Contesta estas preguntas sobre el texto de la política cultural en México:
1. ¿A quién entrevistó la mujer que Vicente Fox Quesada puso al frente del consejo?
2. ¿Cómo concibe el Plan Nacional de Cultura 2007-2012 a la política cultural?
3. ¿Cuáles son las dos corrientes literarias mexicanas contemporáneas más reconocidas que se mencionan?

Fragmento del texto »
····················

Se trata de una manifestación provocada por el abandono que los panistas han practicado —desde que llegaran al poder presidencial— sobre la política cultural.
Durante el sexenio pasado, Vicente Fox Quesada decidió colocar al frente de ese consejo a una mujer cuyo máximo mérito intelectual había sido celebrar una ñoña entrevista a la futura primera dama, Marta Sahagún. Más tarde, el resultado de la ignorancia e inexperiencia de Sari Bermúdez quedaría anotado en los anales de la mala burocracia mexicana.
Felipe Calderón Hinojosa corrigió con respecto al nombramiento del responsable de su política cultural al poner, al frente de Conaculta, a un integrante destacado de la comunidad intelectual. Con todo, no resultó tan evidente que mientras hacía esto ocurriera una transformación positiva con respecto a esa política del gobierno.
Si se revisa el Plan Nacional de Cultura 2007-2012 sorprende encontrarse con que el actual gobierno concibe a la política cultural, fundamentalmente, como un instrumento de apoyo hacia la política de turismo. Así, la prioridad es dejar estética (poner bonita) a esa parte del país donde llegan los turistas y derraman sus divisas; pero nada más.
Es una idea muy mezquina en comparación con las ambiciones que hoy por hoy se esperarían de la política cultural del Estado mexicano.
Al panismo le ha ocurrido —mientras gobierna a la nación— una terrible ceguera con respecto a la política cultural: no se ha hecho cargo de la enorme relevancia que hoy está adquiriendo la creación artística para el renuevo de la identidad mexicana, pero también para la generación de empleos.
Mírese hacia donde se mire, los artistas en nuestro país están en plena expansión, tanto de imaginación como de proyectos intelectuales.
No sobra señalar el renacimiento del cine mexicano, de sus nuevas figuras y del lugar que éstas están encontrado a escala internacional. Junto con esta experiencia están las que en otras artes también viven los mexicanos. Sea en escultura, pintura, música, teatro o escenografía, el fenómeno va siendo muy parecido.
Ya en literatura puede contabilizarse una importante cantidad de premios, impresiones y reimpresiones de las obras producidas por las dos corrientes mexicanas contemporáneas más reconocidas: el crack y la narrativa del desierto.
En efecto, en México estamos ante un evidente momento de auge cultural. Lejos de la depresión en la que todos los días se miran el ombligo los políticos, en el territorio del arte mexicano hoy abundan las buenas noticias.

····················

Datos dados »
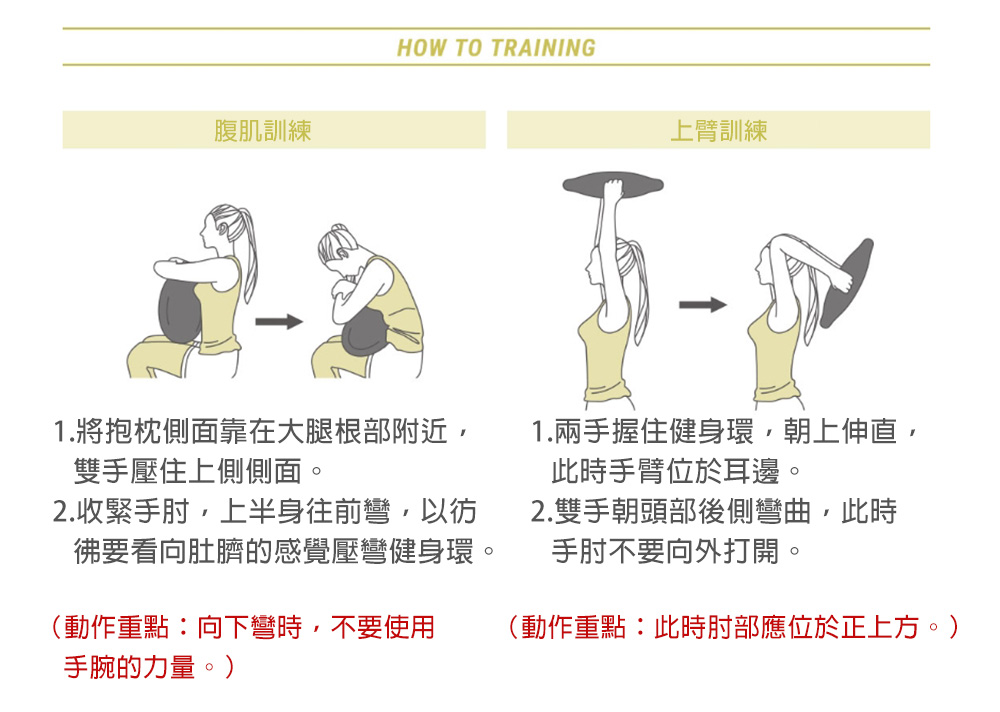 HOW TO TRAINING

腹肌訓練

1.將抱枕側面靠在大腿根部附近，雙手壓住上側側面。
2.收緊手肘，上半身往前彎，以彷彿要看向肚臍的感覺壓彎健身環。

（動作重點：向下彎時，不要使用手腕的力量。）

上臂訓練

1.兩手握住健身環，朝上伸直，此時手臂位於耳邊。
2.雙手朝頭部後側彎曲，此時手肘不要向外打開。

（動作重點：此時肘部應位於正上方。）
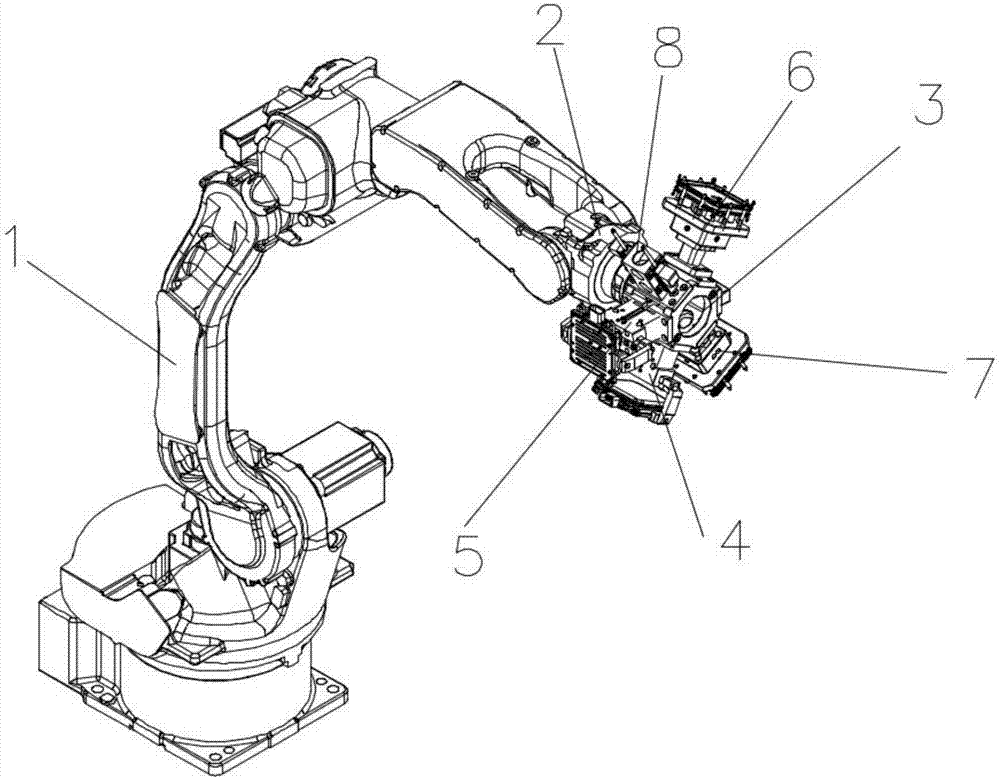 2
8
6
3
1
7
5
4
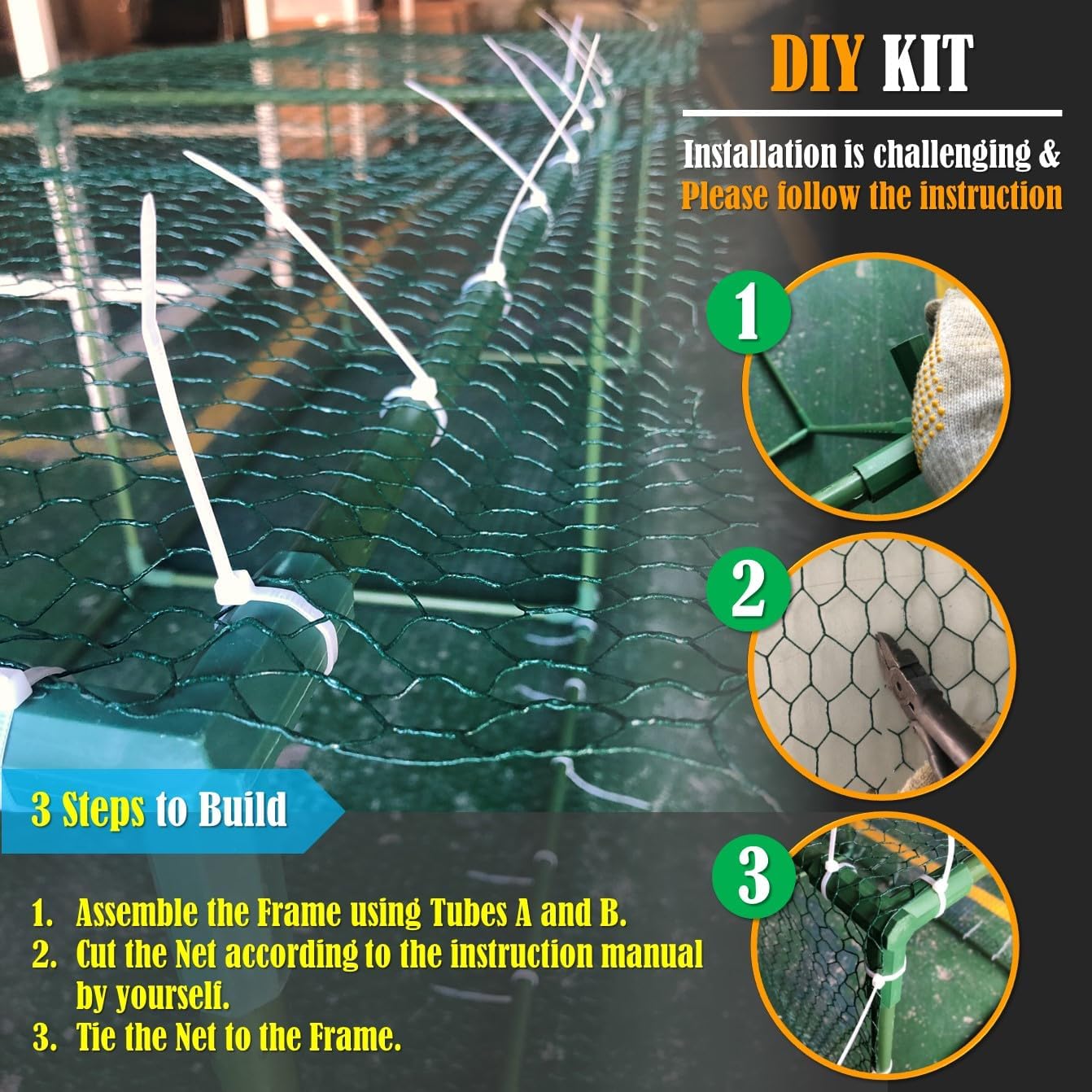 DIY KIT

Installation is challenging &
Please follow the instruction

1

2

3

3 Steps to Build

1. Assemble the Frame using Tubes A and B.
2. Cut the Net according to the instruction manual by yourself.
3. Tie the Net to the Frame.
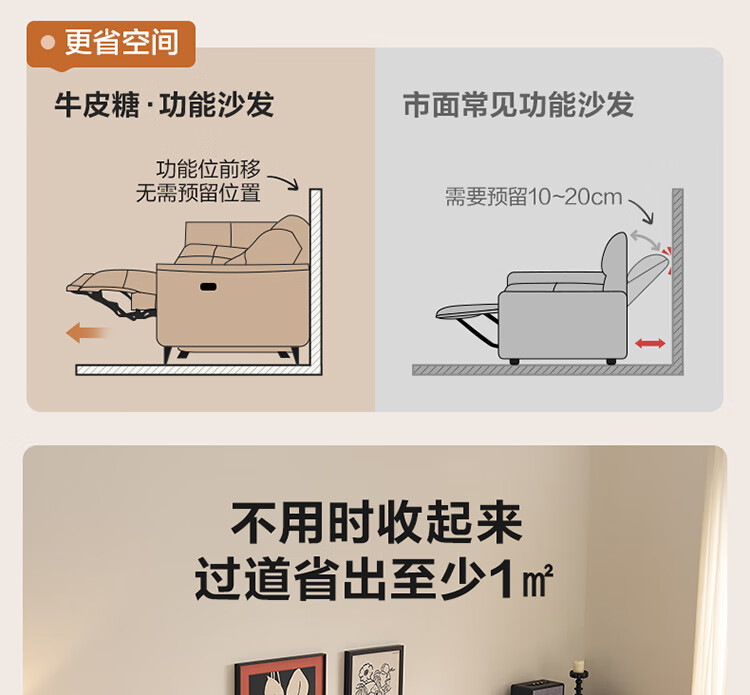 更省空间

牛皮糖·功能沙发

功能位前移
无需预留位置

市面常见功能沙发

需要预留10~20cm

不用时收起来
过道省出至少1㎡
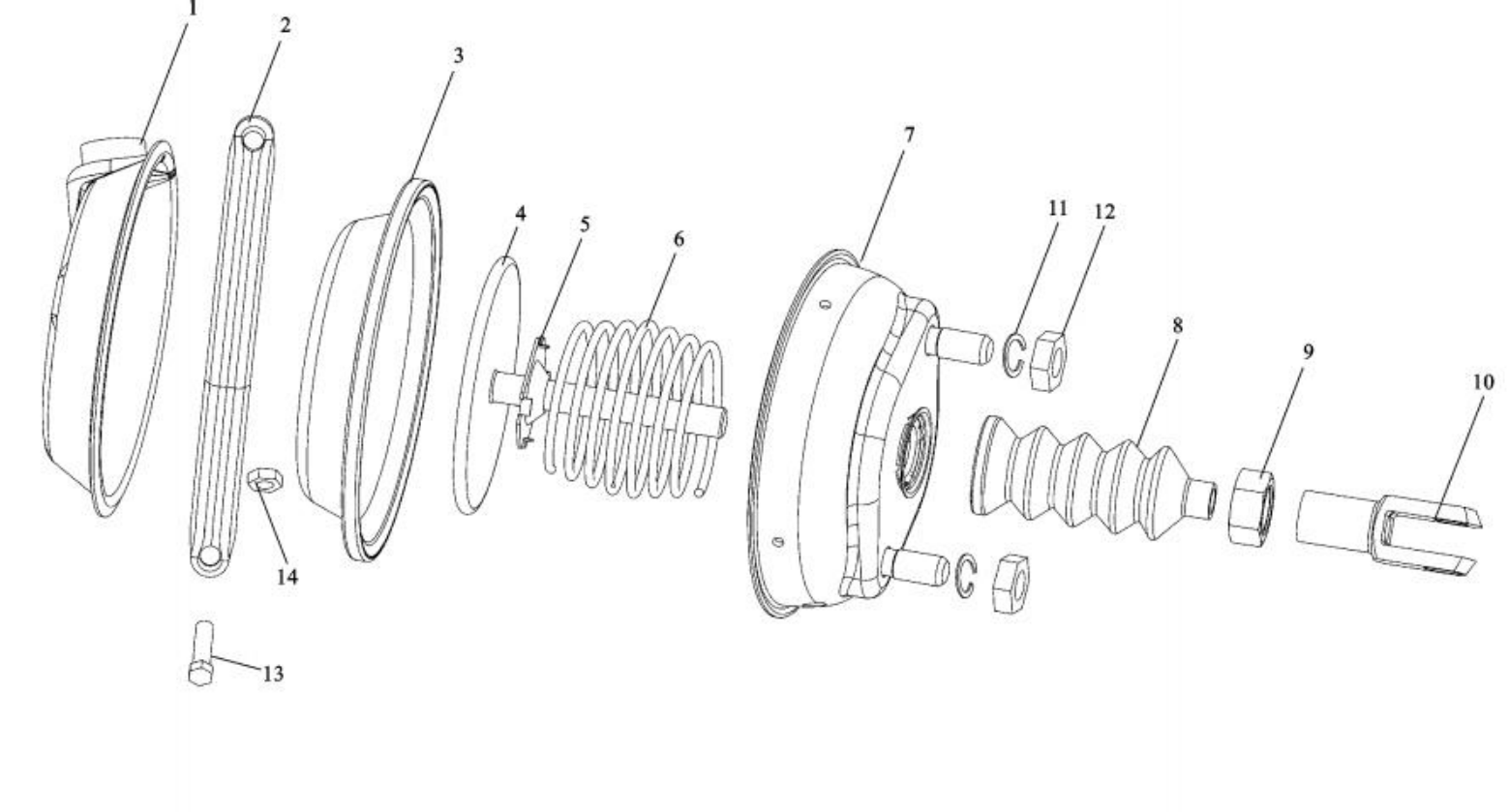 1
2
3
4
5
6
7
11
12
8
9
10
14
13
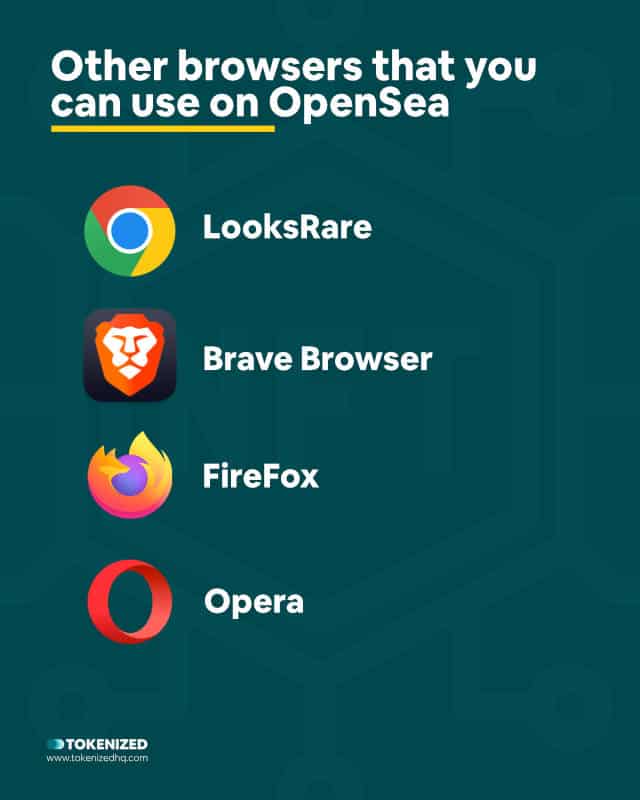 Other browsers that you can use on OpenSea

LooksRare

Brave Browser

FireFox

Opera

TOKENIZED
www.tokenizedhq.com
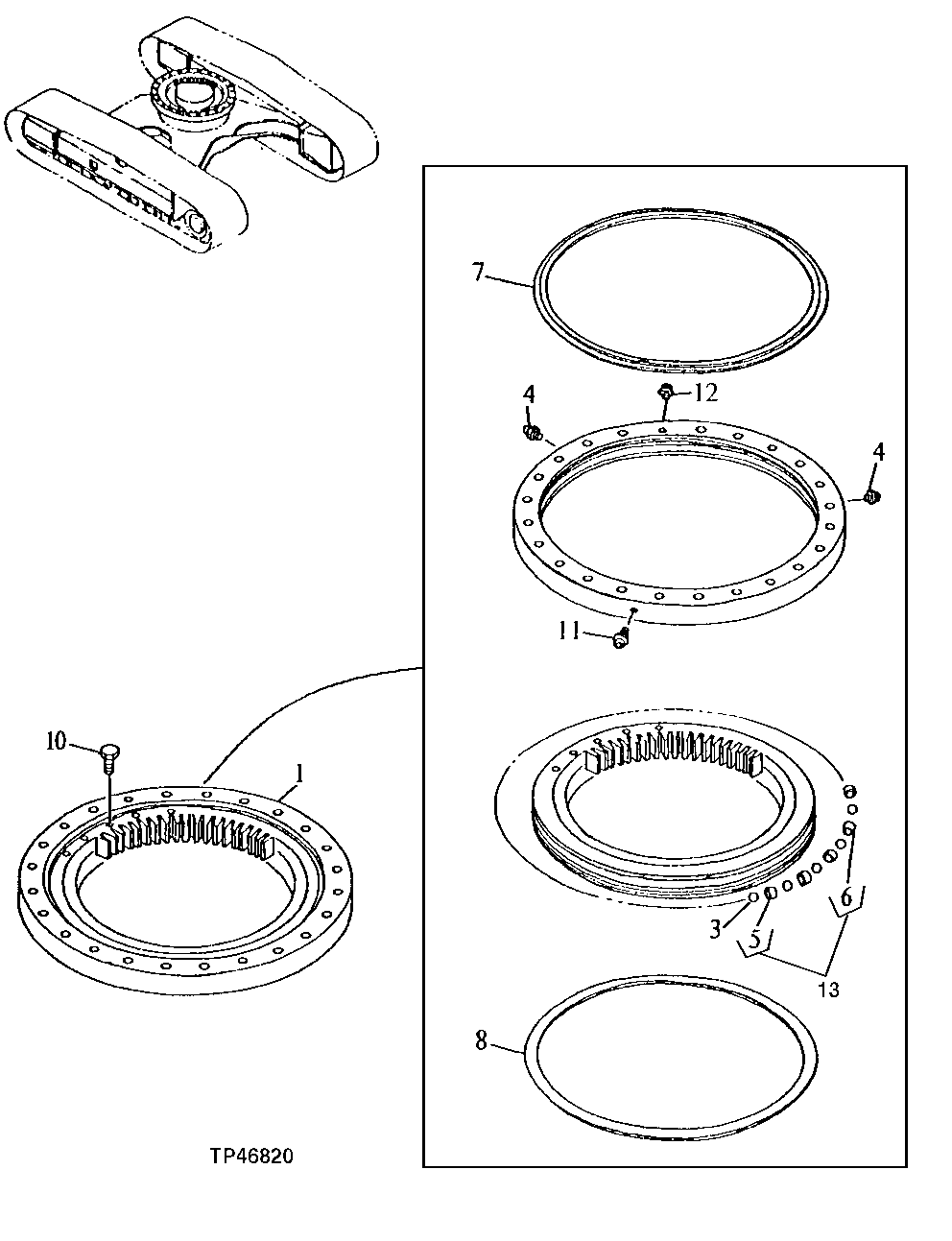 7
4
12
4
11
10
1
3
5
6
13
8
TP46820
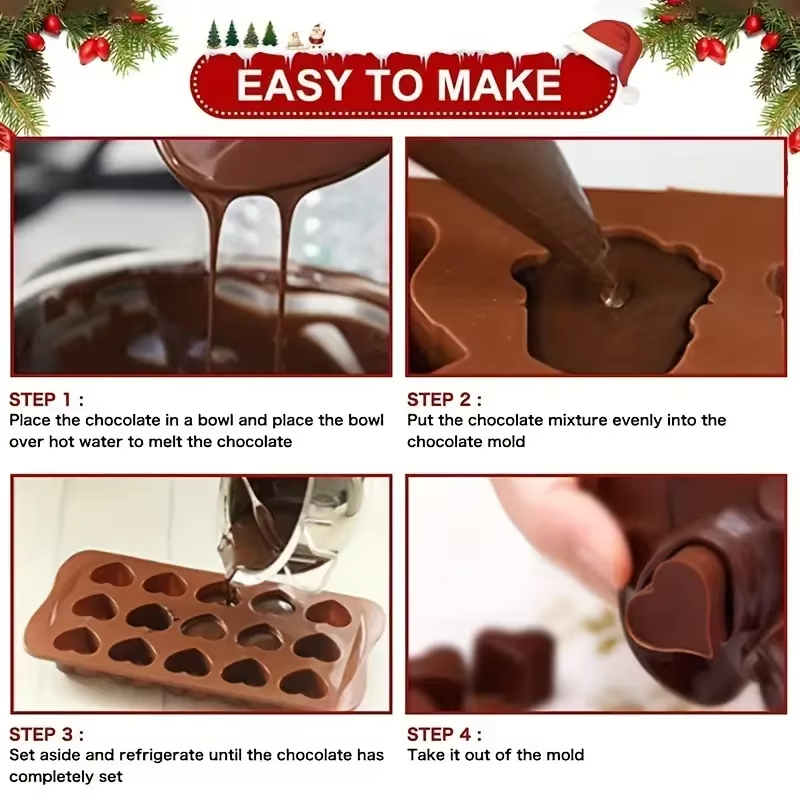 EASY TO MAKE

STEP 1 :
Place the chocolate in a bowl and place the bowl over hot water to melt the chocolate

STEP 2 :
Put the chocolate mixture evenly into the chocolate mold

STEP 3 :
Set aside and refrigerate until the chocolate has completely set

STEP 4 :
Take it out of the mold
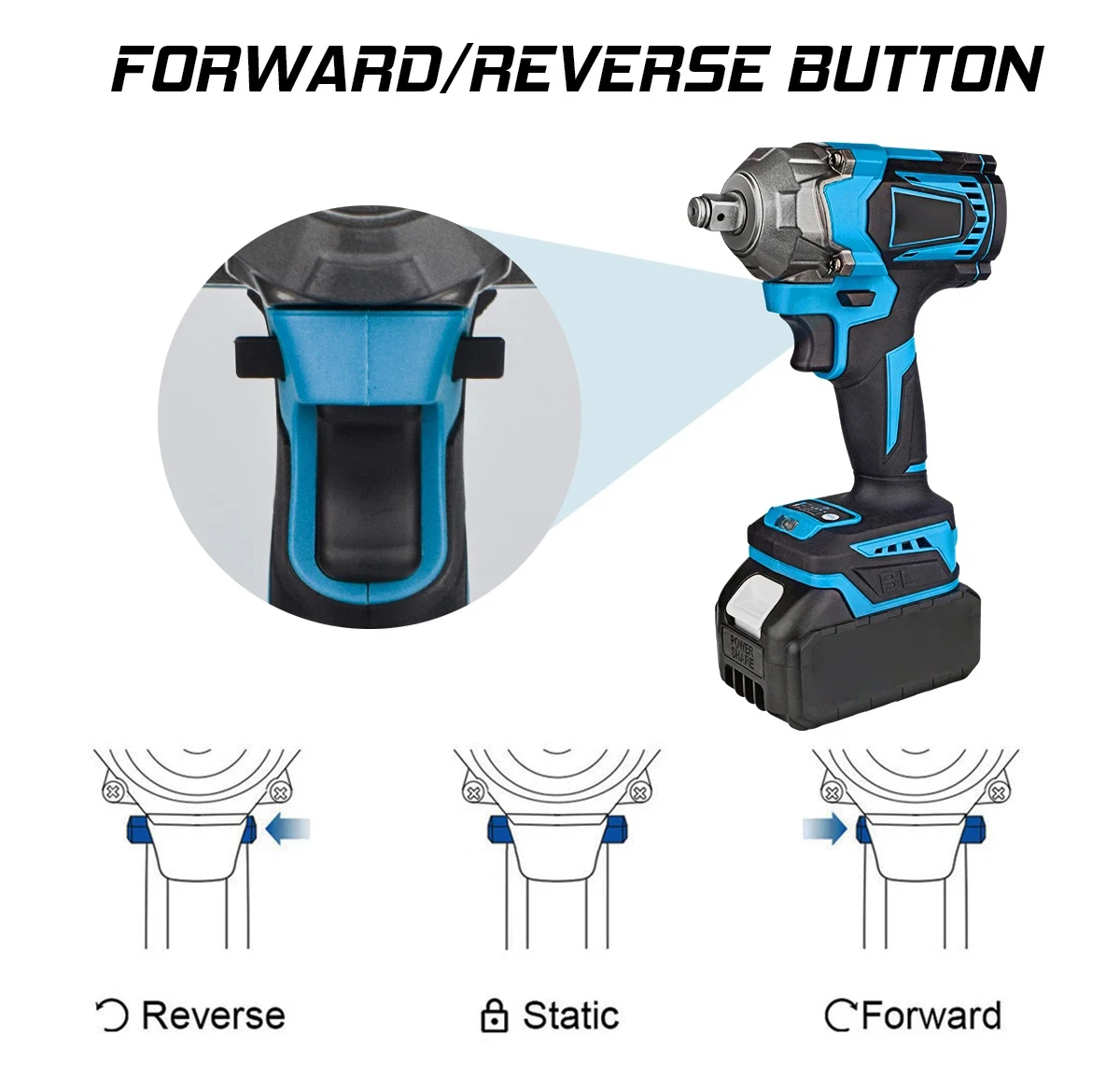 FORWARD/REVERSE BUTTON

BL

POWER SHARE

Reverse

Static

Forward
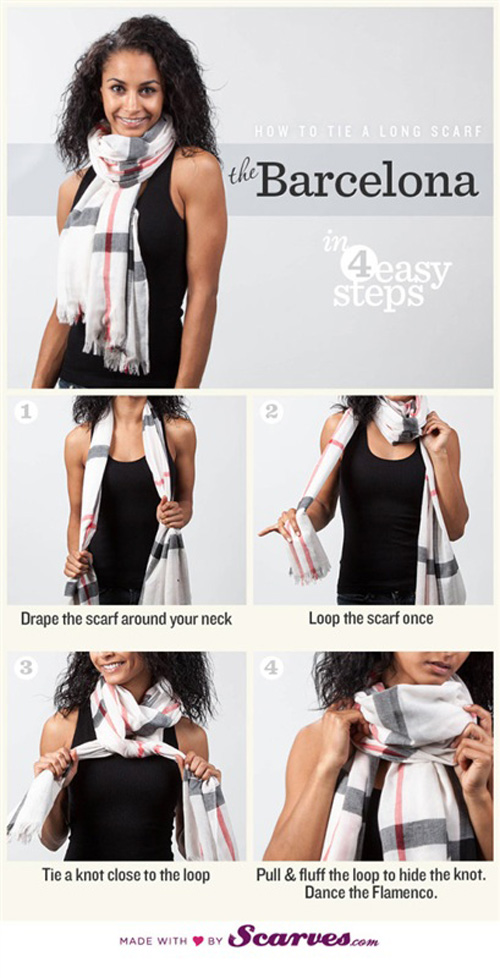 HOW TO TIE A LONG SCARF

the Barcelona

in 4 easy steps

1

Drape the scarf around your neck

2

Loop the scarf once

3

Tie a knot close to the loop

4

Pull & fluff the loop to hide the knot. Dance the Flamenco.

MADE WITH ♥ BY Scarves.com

····················

Respuesta »
1. A la futura primera dama, Marta Sahagún.
2. Fundamentalmente como un instrumento de apoyo hacia la política de turismo.
3. El crack y la narrativa del desierto.